◆ **The exercise**
Change "snow-covered mountain" to "snowy peak" in the entries starting at the line containing "How far from the viewpoint" and ending at the line containing "snowy slope @ box=[0, 256, 258, 400] →", leaving everything else as it is.
## BEGIN Data provided
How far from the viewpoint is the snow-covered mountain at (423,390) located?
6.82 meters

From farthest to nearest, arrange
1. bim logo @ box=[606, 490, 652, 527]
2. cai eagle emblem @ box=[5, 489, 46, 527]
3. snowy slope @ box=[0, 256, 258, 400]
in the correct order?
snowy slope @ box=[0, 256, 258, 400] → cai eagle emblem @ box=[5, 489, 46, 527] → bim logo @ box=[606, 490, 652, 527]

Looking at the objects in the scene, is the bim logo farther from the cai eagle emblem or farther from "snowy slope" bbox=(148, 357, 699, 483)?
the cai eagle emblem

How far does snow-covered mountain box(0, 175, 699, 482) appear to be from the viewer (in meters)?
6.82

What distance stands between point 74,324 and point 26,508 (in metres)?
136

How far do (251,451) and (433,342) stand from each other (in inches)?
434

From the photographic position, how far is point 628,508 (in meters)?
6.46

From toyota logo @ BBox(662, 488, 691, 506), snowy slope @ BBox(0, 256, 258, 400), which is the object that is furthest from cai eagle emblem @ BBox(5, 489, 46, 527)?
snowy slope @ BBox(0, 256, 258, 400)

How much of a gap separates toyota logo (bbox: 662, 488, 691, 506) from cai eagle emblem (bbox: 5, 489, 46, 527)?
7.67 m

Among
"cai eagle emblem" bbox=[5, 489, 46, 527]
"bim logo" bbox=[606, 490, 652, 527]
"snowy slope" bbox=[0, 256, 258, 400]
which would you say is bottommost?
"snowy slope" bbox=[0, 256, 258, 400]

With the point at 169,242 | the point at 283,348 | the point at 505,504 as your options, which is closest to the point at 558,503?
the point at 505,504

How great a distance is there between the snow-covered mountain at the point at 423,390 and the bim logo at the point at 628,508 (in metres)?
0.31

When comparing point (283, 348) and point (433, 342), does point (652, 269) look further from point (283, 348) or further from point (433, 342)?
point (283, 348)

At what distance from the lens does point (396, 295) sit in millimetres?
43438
## END Data provided
## BEGIN Data provided
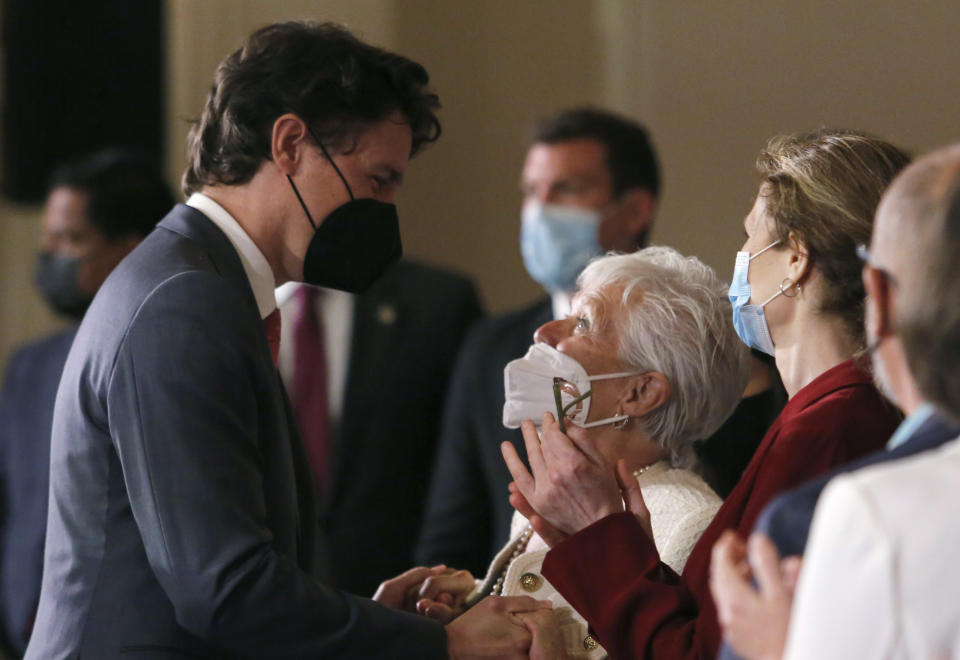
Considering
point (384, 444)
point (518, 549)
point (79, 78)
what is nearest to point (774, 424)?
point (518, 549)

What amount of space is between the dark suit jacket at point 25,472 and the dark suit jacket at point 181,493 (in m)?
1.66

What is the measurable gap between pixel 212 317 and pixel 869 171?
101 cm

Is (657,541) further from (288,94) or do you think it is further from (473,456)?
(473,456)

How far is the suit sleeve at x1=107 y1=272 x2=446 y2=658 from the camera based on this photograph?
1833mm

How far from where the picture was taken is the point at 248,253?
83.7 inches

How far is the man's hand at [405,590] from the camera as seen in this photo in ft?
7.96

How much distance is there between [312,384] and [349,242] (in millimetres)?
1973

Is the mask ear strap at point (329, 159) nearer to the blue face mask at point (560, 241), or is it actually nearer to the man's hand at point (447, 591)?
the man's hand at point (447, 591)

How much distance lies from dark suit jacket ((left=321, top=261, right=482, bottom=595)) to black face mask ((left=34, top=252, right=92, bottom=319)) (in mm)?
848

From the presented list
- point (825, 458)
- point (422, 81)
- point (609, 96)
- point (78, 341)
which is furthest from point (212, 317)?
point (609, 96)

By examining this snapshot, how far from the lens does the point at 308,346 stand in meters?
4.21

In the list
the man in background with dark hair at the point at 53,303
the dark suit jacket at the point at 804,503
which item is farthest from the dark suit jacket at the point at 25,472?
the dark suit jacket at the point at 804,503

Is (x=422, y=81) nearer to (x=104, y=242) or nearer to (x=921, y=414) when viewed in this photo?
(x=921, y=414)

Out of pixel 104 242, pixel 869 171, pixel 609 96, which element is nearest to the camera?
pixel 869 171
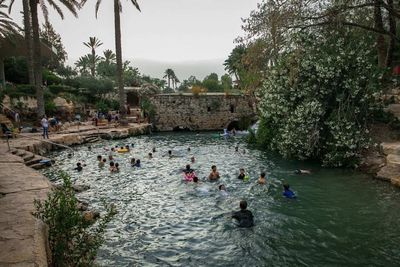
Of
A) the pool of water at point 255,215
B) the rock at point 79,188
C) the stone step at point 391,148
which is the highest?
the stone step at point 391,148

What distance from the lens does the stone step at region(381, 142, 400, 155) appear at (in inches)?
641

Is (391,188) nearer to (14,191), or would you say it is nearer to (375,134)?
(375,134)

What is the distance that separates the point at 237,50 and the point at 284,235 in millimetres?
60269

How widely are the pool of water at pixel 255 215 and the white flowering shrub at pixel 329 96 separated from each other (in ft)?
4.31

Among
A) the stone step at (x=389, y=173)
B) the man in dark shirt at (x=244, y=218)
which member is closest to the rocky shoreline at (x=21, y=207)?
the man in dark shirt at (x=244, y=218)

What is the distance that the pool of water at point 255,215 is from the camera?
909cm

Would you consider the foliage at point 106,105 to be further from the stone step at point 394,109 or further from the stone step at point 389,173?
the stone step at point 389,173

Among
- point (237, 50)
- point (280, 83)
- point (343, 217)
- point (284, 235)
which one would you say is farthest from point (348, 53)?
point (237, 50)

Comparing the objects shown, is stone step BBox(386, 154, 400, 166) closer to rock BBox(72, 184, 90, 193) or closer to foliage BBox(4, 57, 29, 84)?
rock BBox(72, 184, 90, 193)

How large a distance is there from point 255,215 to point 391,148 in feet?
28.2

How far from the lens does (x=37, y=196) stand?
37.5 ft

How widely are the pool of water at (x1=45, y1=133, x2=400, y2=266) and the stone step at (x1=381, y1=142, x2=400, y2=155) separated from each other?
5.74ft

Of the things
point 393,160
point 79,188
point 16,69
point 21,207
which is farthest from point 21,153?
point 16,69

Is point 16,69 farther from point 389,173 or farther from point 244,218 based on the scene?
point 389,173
## END Data provided
◆ **Exercise answer**
How far from the viewpoint is the snowy peak at (423,390) located?
6.82 meters

From farthest to nearest, arrange
1. bim logo @ box=[606, 490, 652, 527]
2. cai eagle emblem @ box=[5, 489, 46, 527]
3. snowy slope @ box=[0, 256, 258, 400]
in the correct order?
snowy slope @ box=[0, 256, 258, 400] → cai eagle emblem @ box=[5, 489, 46, 527] → bim logo @ box=[606, 490, 652, 527]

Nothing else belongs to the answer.